Woolwich residents can pencil in something like a five per cent increase in their township property taxes, as councillors this week stuck with preliminary targets for the 2022 budget
The4.85 per cent figure – a 2.5 per cent base increase, a 1.5 per cent special levy for infrastructure spending and 0.85 per cent for greening initiatives – was hit upon at an initial budget meeting last month. Meeting Tuesday night, councillors stuck with that figure, though they were divided.
As with the previous discussion, Coun. Murray Martin and Coun. Larry Shantz balked at the proposal.
“That’s a pretty hefty increase.

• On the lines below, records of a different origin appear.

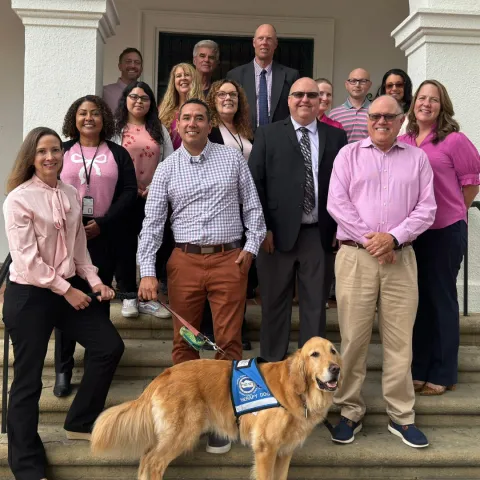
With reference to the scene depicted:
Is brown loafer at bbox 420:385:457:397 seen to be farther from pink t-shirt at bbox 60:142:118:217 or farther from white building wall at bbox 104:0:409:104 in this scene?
white building wall at bbox 104:0:409:104

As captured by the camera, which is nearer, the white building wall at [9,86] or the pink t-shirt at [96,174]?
the pink t-shirt at [96,174]

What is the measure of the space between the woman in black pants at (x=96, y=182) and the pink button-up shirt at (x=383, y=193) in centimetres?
153

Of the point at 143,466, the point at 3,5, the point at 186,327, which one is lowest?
the point at 143,466

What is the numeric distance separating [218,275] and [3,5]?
579cm

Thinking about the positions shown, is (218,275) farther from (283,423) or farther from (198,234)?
(283,423)

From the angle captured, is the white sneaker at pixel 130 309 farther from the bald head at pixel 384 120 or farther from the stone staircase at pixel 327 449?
the bald head at pixel 384 120

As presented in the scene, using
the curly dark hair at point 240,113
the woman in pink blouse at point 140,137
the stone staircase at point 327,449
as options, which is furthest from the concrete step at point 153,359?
the curly dark hair at point 240,113

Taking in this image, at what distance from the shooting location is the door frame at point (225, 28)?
8.11 meters

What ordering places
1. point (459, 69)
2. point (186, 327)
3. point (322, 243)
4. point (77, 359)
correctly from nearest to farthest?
point (186, 327)
point (322, 243)
point (77, 359)
point (459, 69)

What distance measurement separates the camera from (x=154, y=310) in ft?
17.1

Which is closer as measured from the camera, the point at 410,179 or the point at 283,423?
the point at 283,423

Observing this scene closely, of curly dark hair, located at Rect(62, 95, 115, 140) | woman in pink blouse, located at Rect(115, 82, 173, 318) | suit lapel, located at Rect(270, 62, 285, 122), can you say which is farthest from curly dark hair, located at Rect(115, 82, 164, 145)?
suit lapel, located at Rect(270, 62, 285, 122)

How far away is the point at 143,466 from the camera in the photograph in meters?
3.61

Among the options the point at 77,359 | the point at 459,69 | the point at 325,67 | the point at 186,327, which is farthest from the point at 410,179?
the point at 325,67
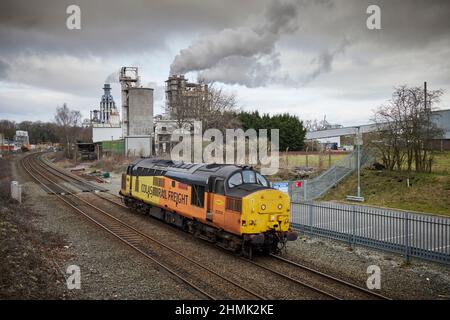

It seems strange to me that, over the last year or two with COVID all we’ve heard is how people are struggling … and then we turn around and come with a 4.85 per cent increase and kick ’em in the butt. That doesn’t make sense to me,” said Martin.
“I can’t see us having a 4.85 per cent increase,” added Shantz, suggesting the township look at having builders meet greener requirements as way to offset the 0.85 greening levy.
Coun. Patrick Merlihan countered that the green levy is a pittance given the amount of work that needs to be done even with straightforward projects such as planting trees.
Given the township has a number of as-yet unfunded capital projects, cuts to the operating budget might be the only option, he said, adding that cutting services might not be particularly easy.
Director of finance Richard Petherick later noted that the township has been tightening its belt on the operations side, suggesting there may not be much wiggle room in the budget.
“Over the last number of years, we have leaned out our budget, especially the operating budget, quite significantly.”
With that in mind, Coun. Scott McMillan said the proposed budget increase is probably fine given that there’s an appetite for more services, not less.
“The amount of money that we’re asking for, I think if we surveyed the people in our township we would get a demand for more than that. I think the majority of our residents would demand more than what we’re doing on climate change,” said McMillan.
“I can understand 4.85 not being an easy sell, but I think it’s the right thing to do, and we need to do it.”
That figure will now be the starting point as staff prepares a first draft of the 2022 budget, with deliberations to begin in earnest at the start of the new year.